5 de agosto de 2012

semana 32
Uma casa chamada regresso


No Huambo, “as crianças de rua sofrem o que sofrem porque sofrem dos outros”. Sónia Ferreira, a jovem responsável da Okutiuka, sabe que “os miúdos sofrem muito”. Sofrem a violência da polícia e dos militares, sofrem a crueldade dos adultos, sofrem a fome, o frio, a chuva, a falta de afecto e de educação, sofrem por vezes a exploração sexual na primeira adolescência.
Há centenas de meninos de rua espalhados pela cidade, organizados em comunidades e gangs. A Okutiuka tornou-se familiar entre eles. A Okutiuka nasceu na província de Benguela em Julho de 1995. O centro Okutiuka do Huambo presta assistência escolar, familiar, médica e profissional às crianças de rua. No Huambo já moraram três guerras.

◇ ◇ ◇ ◇ ◇ ◇ ◇

O que fazer.
a) Segundo o texto sobre a Okutiuka, em que mês e ano nasceu a Okutiuka?
b) Indique se cada afirmação está de acordo com o texto sobre a Okutiuka, respondendo sim ou não e citando as palavras do texto que decidem: (i) A Okutiuka nasceu na província do Huambo. (ii) Sónia Ferreira é a responsável da Okutiuka. (iii) Há centenas de meninos de rua na cidade.
c) Prossiga o texto sobre a Okutiuka a partir da última frase.

Conjunto de dados.
◇ ◇ ◇ ◇ ◇ ◇ ◇

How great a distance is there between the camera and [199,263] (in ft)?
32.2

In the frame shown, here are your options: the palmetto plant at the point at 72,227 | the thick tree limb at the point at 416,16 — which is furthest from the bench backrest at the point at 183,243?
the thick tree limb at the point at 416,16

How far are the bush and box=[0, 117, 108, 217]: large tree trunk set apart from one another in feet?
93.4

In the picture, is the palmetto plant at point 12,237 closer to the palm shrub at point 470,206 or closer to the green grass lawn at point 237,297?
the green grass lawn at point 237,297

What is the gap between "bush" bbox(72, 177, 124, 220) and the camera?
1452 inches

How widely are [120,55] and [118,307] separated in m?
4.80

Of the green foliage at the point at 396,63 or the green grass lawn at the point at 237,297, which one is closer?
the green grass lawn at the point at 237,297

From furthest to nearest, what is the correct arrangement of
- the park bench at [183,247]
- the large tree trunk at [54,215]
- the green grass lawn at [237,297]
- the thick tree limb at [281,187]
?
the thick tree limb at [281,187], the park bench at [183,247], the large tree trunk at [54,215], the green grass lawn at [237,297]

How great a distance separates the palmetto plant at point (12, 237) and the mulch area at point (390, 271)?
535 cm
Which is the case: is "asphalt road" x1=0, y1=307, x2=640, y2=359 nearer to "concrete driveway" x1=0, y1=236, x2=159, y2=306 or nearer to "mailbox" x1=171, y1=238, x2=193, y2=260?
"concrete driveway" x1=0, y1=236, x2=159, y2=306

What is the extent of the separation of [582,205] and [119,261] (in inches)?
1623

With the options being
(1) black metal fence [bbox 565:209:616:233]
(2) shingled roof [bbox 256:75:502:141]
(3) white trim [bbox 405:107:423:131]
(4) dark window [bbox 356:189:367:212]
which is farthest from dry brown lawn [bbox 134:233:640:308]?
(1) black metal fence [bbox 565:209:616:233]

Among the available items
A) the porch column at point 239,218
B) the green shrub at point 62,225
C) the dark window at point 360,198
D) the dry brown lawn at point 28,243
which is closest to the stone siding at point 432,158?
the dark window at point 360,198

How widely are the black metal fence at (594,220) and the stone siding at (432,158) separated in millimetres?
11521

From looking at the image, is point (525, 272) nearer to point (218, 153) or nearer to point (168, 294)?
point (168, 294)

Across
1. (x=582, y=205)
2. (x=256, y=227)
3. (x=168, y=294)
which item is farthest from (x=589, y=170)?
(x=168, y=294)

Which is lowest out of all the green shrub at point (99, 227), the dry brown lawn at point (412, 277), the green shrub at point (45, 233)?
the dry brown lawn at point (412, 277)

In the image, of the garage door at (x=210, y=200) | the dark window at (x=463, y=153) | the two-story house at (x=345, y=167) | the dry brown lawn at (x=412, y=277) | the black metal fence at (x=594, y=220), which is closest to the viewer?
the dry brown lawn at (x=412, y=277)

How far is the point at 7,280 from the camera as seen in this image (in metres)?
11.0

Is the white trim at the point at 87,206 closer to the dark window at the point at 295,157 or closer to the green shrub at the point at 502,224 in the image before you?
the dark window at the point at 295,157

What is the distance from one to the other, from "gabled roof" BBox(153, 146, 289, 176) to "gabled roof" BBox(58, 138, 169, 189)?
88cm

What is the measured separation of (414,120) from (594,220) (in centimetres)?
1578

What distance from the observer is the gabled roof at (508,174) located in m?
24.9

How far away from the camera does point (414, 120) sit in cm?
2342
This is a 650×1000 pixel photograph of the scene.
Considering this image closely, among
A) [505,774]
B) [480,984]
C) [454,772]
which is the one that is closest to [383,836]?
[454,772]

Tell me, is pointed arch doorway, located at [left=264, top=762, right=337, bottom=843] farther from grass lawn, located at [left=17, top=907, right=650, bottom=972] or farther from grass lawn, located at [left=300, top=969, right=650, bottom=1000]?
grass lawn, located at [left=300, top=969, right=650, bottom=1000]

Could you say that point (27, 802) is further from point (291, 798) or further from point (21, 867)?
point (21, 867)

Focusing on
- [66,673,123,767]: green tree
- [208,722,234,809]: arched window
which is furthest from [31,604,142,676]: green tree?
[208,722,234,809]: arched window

◇ ◇ ◇ ◇ ◇ ◇ ◇

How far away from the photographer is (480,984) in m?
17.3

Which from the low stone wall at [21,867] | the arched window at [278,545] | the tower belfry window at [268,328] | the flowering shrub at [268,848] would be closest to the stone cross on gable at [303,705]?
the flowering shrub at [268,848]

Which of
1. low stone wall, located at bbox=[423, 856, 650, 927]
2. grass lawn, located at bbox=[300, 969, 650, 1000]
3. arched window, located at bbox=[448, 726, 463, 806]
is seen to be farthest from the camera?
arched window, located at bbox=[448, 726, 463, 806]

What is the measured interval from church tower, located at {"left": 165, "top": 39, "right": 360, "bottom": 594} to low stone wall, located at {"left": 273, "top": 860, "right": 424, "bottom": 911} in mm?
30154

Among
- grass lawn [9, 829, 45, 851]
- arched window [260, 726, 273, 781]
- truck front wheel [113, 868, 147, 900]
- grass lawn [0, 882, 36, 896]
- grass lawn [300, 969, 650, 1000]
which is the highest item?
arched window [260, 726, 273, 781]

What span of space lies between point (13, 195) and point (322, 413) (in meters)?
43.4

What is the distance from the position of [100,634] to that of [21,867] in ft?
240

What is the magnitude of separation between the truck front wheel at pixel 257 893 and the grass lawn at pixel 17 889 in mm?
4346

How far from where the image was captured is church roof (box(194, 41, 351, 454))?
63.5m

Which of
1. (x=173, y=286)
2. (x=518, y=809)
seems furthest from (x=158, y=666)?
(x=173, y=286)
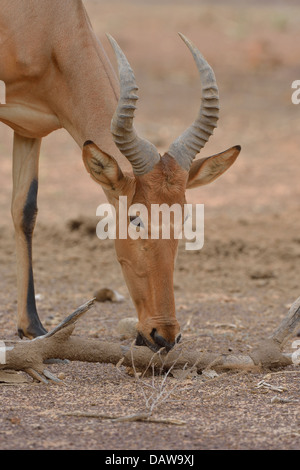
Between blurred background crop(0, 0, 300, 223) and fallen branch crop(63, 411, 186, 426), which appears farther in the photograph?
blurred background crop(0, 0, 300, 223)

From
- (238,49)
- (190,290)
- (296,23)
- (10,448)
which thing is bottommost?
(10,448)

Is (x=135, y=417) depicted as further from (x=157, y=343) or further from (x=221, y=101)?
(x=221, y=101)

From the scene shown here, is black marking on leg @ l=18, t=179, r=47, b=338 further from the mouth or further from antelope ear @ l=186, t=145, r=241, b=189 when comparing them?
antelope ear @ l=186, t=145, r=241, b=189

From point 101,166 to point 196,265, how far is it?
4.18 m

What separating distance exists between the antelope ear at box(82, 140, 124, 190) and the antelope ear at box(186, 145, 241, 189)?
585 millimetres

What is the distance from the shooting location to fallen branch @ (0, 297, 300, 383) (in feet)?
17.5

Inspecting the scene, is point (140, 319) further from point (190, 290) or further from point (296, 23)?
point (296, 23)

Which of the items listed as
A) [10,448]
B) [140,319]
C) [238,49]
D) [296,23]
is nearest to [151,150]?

◇ ◇ ◇ ◇ ◇ ◇ ◇

Respostas.
a) Em julho de 1995.

b)
(i) Não: "A Okutiuka nasceu na província de Benguela em Julho de 1995."
(ii) Sim: "Sónia Ferreira, a jovem responsável da Okutiuka"
(iii) Sim: "Há centenas de meninos de rua espalhados pela cidade"

c)
Não há muita roupa na Okutiuka, depois dos colchões é o que mais falta. A mesma camisa, o mesmo vestido, vai passando de menino em menino. Um retrato não é todos os dias. Um pente também não.
— Não limparam o cabelo!
O fotógrafo compõe os colarinhos e os queixos – há sessão de retratos nesta manhã de céu azul.
— Ó: galinha do mato deu ovo!
Senta-se o Alemão.
Começaram a chamar-lhe assim porque esteve um ano na Alemanha em tratamento médico.
O menino tem uma ferida velha na perna, que apodrece e deita um cheiro nauseabundo.
Senta-se Mingo, que estava a rachar lenha a machado.
Senta-se a pequena Lurdes, que pôs um vestido amarelo com bolas pretas, um vestido que sorri por ela.
Senta-se Zangulo, que tem quatro tambores deitados ao sol, para que eles espreguicem a pele antes do ensaio de Carnaval.
Senta-se Martinho,
senta-se Paulo,
senta-se um rapaz paralisado pela pólio. Ajoelha-se no chão e sobe para o balde. Antes da Okutiuka esmolava pela cidade — às costas dos outros meninos. Clic!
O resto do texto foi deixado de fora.